Supplied passage
begin

# Vevor 7x14 Lathe 550W with HSS Cutting Tools



## paul_hobby_machinist (Dec 15, 2022)

Hello, 

New to the forum here and bought a Vevor (though I've seen sold under many brand names).  This is my first lathe, but have some basic machining knowledge and how to work with metals. Lathe was delivered, had a big dent in control panel so got a small refund but everything seems operational.  Came with some HSS tools too.  I've been playing with trying to face and turn brass and plain steel.  Both had similar results which were not great.  I've added some pictures below.  Some things that I think may be creating the awful taper, chattering and poor finish.  

The tool is just slightly above center (vertically) as can be seen from first image.  I don't suspect this is a huge issue, but when facing it does leave that characteristic nub confirming that it's off-center.  I think this could impact cutting performance? Especially with a bad tool. 
The tools are cheap HSS and I haven't sharpened or ground them in any way (don't have a bench grinder or know best way to do this). 
My lathe isn't bolted down, so it's on a roller on the floor.  I couldn't lift it on my workbench.  I know this is not ideal, but I don't think it's the main cause of the issues?  It may explain the chatter, but it doesn't explain why the tool just doesn't seem to cut at all and produce an awful taper. 
The chips are awful (more of a fine dust, especially with steel), and tons of heat is produced.  So it's more rubbing than cutting. 
For the speeds I set them at 2,000 RPM for the steel based on a chart I saw for plain steel at this diameter.  Changing the feeds and speeds for both materials seemed to make no difference and both resulted in an awful taper. 
For both I did keep things "close and tight" to reduce flex on the material and tool since I'm not using a tailstock.  
The tool holder has no flex, I tightened up the 3 hex screws to reducer the jitter so I don't think that's a problem either.  
I'm tempted to buy smaller carbide tools, so then I can shim them (maybe with a quick change post), but if there's something obvious I should try first, or other improvements I can make to my setup, I'd love to hear! Thanks in advance for the help. 

Paul


----------



## markba633csi (Dec 15, 2022)

end

[Data entries]

begin

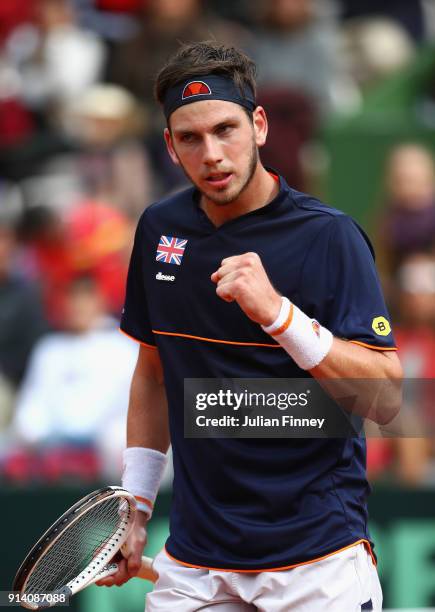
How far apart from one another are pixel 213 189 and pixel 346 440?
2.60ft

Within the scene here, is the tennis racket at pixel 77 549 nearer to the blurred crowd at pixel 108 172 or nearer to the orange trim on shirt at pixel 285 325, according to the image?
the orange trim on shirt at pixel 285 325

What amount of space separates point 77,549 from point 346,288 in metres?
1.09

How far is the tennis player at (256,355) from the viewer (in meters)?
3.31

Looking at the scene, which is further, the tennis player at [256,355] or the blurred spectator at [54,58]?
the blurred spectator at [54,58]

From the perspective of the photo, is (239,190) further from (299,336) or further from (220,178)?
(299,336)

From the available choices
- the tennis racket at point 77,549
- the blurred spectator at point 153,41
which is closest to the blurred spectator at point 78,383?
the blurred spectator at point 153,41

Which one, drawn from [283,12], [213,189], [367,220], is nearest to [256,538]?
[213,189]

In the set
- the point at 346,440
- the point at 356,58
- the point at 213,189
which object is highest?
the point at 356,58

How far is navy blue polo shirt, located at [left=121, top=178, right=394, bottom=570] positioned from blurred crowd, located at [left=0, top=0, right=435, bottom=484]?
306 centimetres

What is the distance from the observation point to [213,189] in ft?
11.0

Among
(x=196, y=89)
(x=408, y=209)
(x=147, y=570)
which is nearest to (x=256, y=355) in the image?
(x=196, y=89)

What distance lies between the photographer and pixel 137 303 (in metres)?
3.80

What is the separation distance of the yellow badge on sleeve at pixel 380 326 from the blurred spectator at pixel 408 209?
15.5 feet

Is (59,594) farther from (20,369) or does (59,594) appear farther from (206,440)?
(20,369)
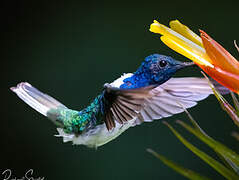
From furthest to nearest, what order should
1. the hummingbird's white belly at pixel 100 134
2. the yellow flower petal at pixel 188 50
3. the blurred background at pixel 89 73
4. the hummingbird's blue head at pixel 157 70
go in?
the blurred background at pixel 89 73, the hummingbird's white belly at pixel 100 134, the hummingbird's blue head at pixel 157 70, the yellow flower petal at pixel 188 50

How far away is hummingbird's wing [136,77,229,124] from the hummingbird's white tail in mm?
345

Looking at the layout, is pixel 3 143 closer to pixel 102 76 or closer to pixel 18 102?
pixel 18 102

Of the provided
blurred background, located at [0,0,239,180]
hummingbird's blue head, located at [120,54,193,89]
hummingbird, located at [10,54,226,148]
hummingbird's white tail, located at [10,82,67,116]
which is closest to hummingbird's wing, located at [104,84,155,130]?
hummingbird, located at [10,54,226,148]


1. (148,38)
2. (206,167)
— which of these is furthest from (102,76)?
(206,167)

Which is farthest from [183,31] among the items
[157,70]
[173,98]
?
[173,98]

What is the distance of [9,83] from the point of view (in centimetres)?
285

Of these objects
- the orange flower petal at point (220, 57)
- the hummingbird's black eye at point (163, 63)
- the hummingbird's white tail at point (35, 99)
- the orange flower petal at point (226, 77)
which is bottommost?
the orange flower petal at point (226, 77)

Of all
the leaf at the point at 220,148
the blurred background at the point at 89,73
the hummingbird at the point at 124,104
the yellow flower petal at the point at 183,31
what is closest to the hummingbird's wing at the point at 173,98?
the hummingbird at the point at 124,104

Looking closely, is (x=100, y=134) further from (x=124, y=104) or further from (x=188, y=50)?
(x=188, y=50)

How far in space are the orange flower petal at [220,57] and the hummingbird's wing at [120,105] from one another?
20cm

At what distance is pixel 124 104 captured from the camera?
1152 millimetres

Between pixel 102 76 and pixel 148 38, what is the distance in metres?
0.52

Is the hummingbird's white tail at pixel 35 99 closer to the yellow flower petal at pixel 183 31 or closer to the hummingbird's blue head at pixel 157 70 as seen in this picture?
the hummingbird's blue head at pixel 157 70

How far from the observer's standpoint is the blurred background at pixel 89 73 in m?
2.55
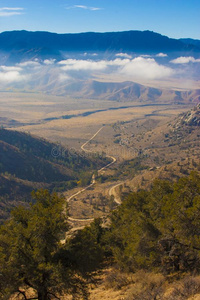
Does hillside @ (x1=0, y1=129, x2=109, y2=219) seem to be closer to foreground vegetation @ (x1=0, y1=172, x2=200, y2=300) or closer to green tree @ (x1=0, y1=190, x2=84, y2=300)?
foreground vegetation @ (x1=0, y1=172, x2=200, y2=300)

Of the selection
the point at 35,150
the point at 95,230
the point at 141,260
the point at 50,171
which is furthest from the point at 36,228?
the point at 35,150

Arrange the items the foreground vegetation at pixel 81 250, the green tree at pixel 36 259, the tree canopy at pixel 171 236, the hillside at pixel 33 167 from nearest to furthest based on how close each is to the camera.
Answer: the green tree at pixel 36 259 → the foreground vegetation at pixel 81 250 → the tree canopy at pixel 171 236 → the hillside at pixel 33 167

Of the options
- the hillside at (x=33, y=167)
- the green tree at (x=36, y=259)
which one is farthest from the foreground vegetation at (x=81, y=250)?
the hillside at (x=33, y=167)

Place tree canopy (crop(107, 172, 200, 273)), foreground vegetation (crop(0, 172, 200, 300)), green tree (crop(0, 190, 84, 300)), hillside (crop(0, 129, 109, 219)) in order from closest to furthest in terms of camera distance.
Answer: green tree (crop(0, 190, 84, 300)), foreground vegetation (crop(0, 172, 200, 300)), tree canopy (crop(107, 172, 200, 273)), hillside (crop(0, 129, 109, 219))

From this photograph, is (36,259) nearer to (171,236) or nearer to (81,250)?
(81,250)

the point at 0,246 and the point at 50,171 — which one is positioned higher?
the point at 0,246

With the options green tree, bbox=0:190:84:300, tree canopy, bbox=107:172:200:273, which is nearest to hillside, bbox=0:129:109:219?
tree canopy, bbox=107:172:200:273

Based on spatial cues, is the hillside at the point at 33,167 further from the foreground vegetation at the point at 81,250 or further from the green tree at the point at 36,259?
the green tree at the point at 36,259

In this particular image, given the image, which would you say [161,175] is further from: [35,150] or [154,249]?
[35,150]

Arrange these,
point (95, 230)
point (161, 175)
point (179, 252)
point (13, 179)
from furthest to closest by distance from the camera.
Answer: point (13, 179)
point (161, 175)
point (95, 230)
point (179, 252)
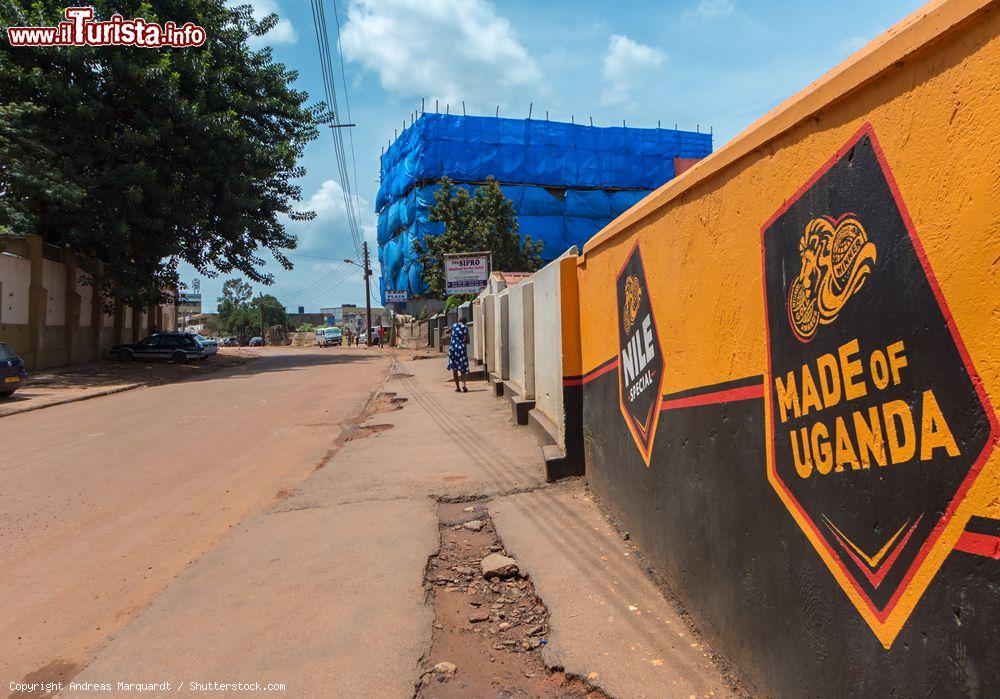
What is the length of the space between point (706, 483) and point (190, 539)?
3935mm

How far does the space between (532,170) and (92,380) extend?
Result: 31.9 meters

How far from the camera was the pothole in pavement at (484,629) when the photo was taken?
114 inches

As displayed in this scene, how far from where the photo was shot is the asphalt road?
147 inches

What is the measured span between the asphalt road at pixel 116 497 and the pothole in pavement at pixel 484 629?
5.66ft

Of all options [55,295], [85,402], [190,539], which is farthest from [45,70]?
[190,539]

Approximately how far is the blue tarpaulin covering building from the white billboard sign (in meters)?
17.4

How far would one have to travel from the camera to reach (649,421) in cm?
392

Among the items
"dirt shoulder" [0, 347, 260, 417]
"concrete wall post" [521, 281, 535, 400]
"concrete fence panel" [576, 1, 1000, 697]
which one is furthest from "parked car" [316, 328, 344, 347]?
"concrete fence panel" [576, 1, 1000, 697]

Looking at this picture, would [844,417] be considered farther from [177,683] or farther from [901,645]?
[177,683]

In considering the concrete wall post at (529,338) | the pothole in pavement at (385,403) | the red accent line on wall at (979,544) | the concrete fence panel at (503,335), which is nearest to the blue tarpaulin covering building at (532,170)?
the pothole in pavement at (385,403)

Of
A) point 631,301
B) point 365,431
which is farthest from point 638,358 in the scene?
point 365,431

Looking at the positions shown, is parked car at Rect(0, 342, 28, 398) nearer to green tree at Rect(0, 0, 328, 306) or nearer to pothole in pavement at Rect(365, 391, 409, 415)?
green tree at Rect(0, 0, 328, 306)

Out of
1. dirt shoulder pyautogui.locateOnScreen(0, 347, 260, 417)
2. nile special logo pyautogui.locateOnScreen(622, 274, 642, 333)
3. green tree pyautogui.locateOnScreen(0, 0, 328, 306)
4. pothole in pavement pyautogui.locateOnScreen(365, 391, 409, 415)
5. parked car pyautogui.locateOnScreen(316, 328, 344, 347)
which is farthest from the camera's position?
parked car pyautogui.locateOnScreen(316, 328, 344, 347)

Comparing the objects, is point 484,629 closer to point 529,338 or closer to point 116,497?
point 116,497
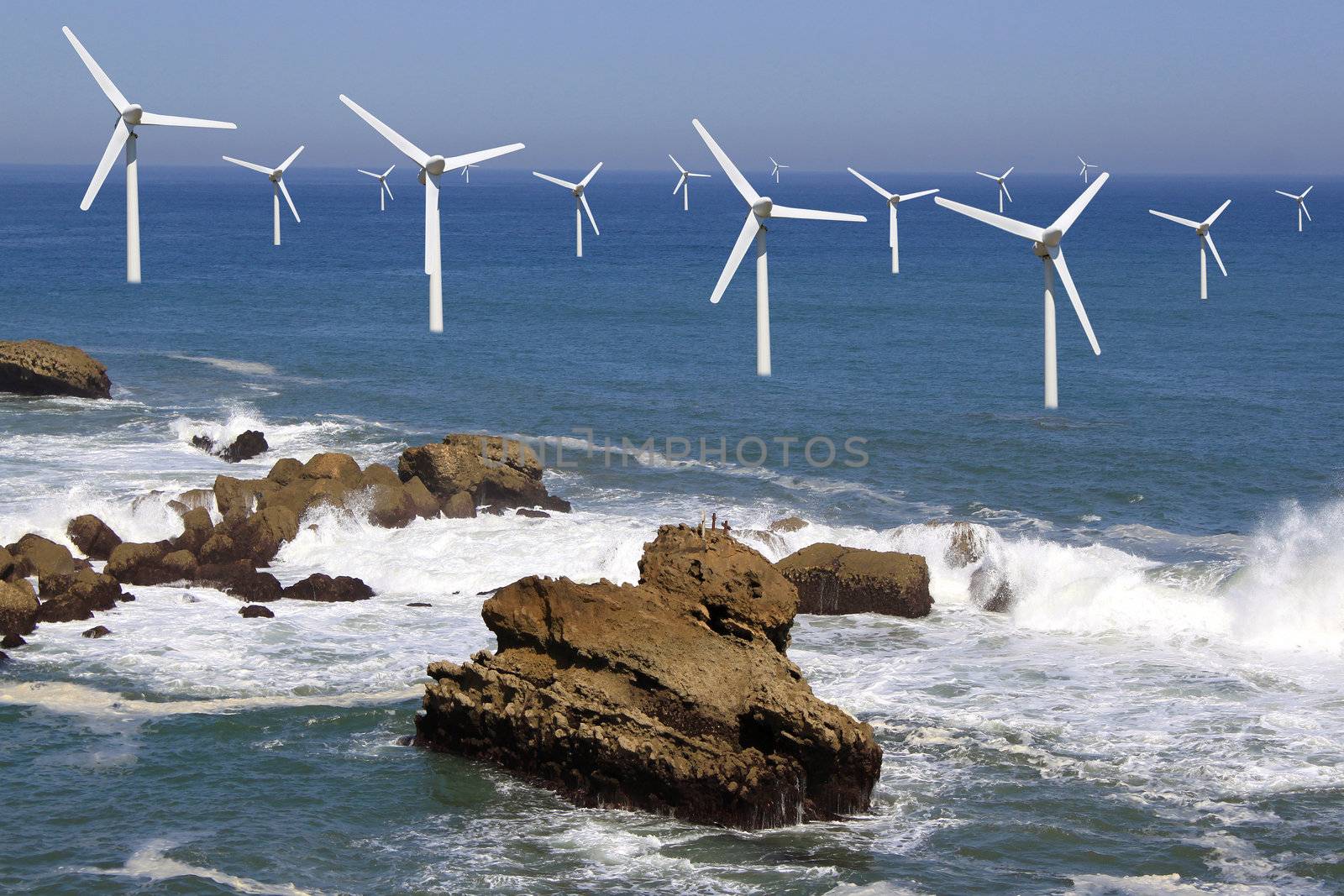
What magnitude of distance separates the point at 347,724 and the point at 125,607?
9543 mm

end

Problems and tasks
1. In the lathe forum thread, what spindle speed did Paul use for the steel?
2. Write the next part of the lathe forum thread, starting with the reply under its last header.

Results of the exercise
1. 2,000 RPM

2.
That's not looking like a HSS tool. It looks like a brazed carbide tool and is probably dull
The majority of your difficulties are probably there. Often these machines come bundled with cutting tools that are completely unsuitable.
Did you get another set of jaws with your chuck?  The set pictured is really for grabbing cylindrical objects and tubing
It's very easy to forget where those jaws are when the chuck is in motion and have a crash into the compound or toolpost


----------



## paul_hobby_machinist (Dec 15, 2022)

You're right! I'll follow this video and see if I can sharpen them up. 






Thanks for the tip ... I now see how they're clearly not HSS.


----------



## WobblyHand (Dec 15, 2022)

markba633csi said:


> That's not looking like a HSS tool. It looks like a brazed carbide tool and is probably dull
> The majority of your difficulties are probably there


That plus being above center isn't helping at all.  Just rubbing a dull edge.

The smaller the diameter the work piece (the rod) the more critical it is to be on center.  

It also appears that the wrong set of chuck jaws are installed.  For most rod like pieces you want the the jaws with the long ends meeting in the center.  Like this:




See the jaws that are not installed?  Those are for supporting discs and large diameter stuff.  For rods, one usually use the one's that are installed in this picture.  You will get more support for your work piece if you use the installed jaws in the picture.


----------



## paul_hobby_machinist (Dec 15, 2022)

Ah right, I was switching the jaws in and out and forgot that the other ones are much better for rods.  You're right, that will help much more with supporting the work piece.  Thanks very much.  So if I can 1) sharpen the brazed carbide 2) use proper jaws 3) center the tool - I suppose by grinding the down the steel "handle" part of the tool? Otherwise I can't think of a way to make the tool lower? Usually the problem is it's too low, and I could shim it up.


----------



## markba633csi (Dec 15, 2022)

You'll find it difficult to sharpen carbide with a conventional wheel. You can try, but it's tough going.
Ask Santa for a small bench grinder and some 1/4" HSS 
I see a market for pre-ground bits
BTW use slow speeds to start with- the charts are often biased toward production shops where time is money and they have to go fast as possible








						6 in. Bench Grinder with LED Lights
					

Amazing deals on this 6In Bench Grinder W/ Led Lights  at Harbor Freight. Quality tools & low prices.




					www.harborfreight.com
				



This HF grinder is only 55 bucks and would work fine for HSS


----------



## WobblyHand (Dec 15, 2022)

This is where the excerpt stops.